Supplied text:
┄┄┄┄┄┄

Taking Doty’s image and running with it, though, leads me not to conclude that the cyclone is representative of butch dykes, but that it is representative of sexuality in general. Doty refers to it as “a destructive force that sweeps through the conservative heartland of America, separating a young girl from her family,” which sounds a lot more like puberty than like specifically queer sexual tendencies. The central conflict Dorothy faces is, of course, the onset of puberty and her oncoming sexual maturity. As a child, Dorothy did not face societal pressures to be a sexual person, but now that she is a young woman, she has caught the attention of Almira Gulch, who will later become the Wicked Witch of the West in Dorothy’s fantasy. Gulch is either an asexual who has fallen prey to society’s assertion that all asexuals are “broken” people, or a sexual person who has simply failed at finding a partner. In either case, she has homoerotic tendencies and considers herself incomplete without sexuality, and her quest to “fix” herself centers on awakening Dorothy’s new sexual potential. Dorothy herself is curious about sexuality, as are all young people when they first learn of its existence, and engineers encounters with Gulch by insisting on walking past her house on the way home and letting Toto loose in her garden.

┄┄┄┄┄┄

Data below:
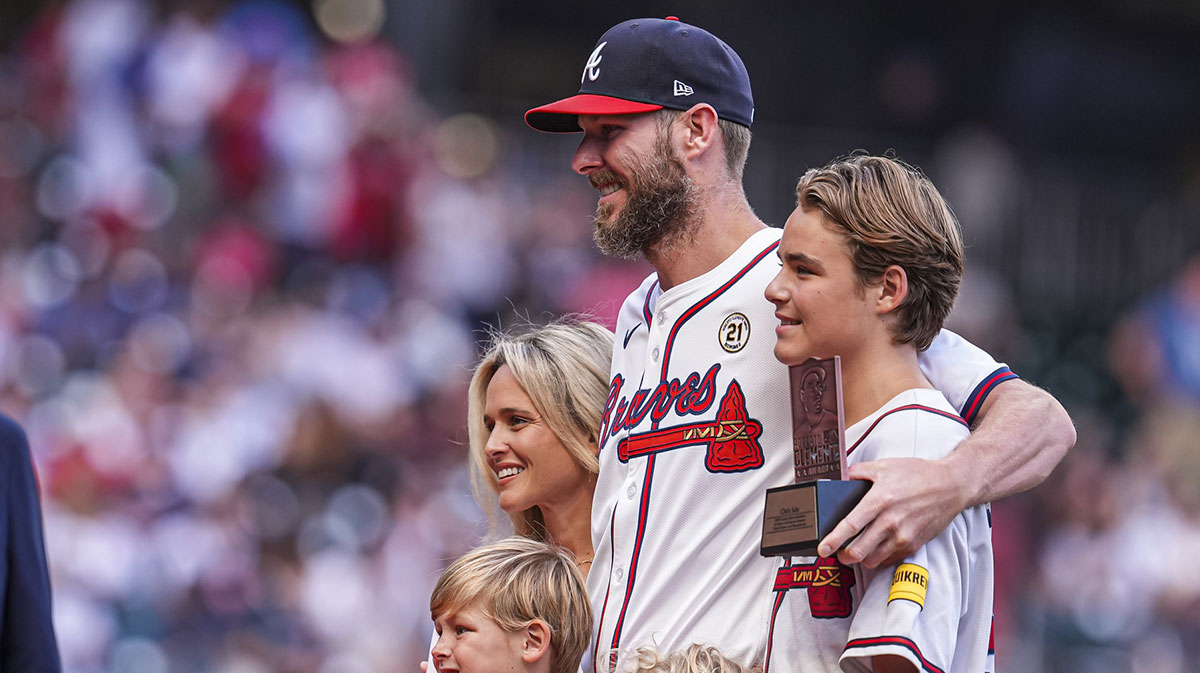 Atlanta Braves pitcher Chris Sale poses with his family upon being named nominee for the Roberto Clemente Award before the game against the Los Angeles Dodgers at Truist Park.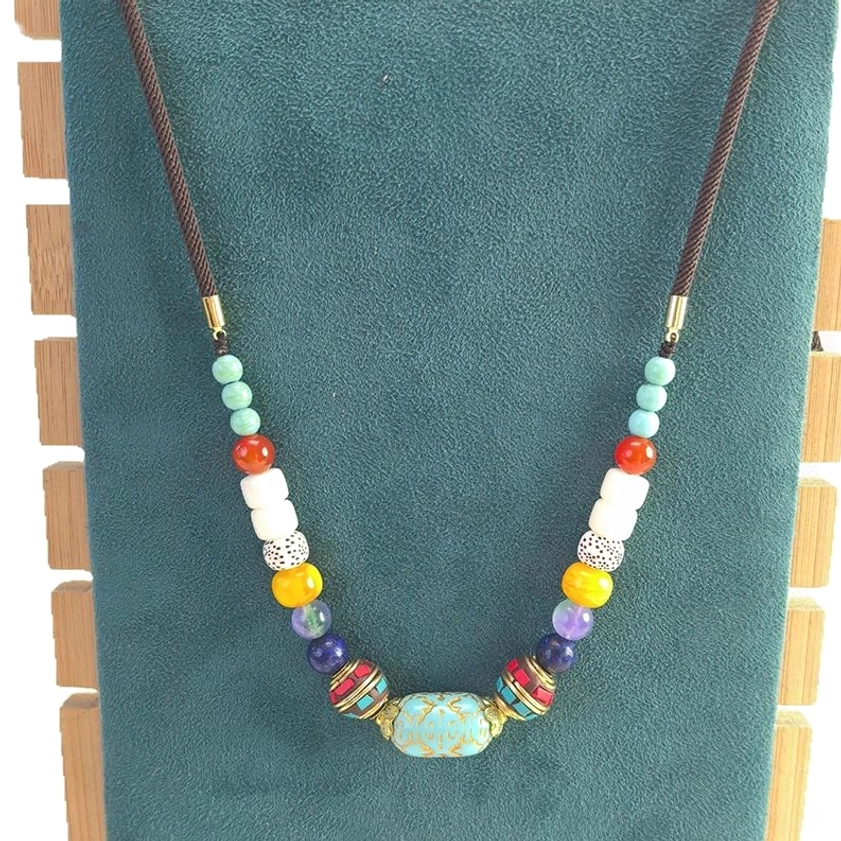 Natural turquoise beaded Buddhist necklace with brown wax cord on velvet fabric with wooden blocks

┄┄┄┄┄┄

Exercises:
#1 Answer these questions from the excerpt on Dorothy, one line each:
(a) Whom does Almira Gulch later become in Dorothy's fantasy?
(b) What does the excerpt call the central conflict Dorothy faces?
(c) What two things does Dorothy do to bring about encounters with Gulch?
#2 List every word or phrase that the excerpt on Dorothy places in quotation marks.

Answers per task:
#1
(a) The Wicked Witch of the West.
(b) The onset of puberty and her oncoming sexual maturity.
(c) She insists on walking past Gulch's house on the way home, and she lets Toto loose in Gulch's garden.

#2
- a destructive force that sweeps through the conservative heartland of America, separating a young girl from her family
- broken
- fix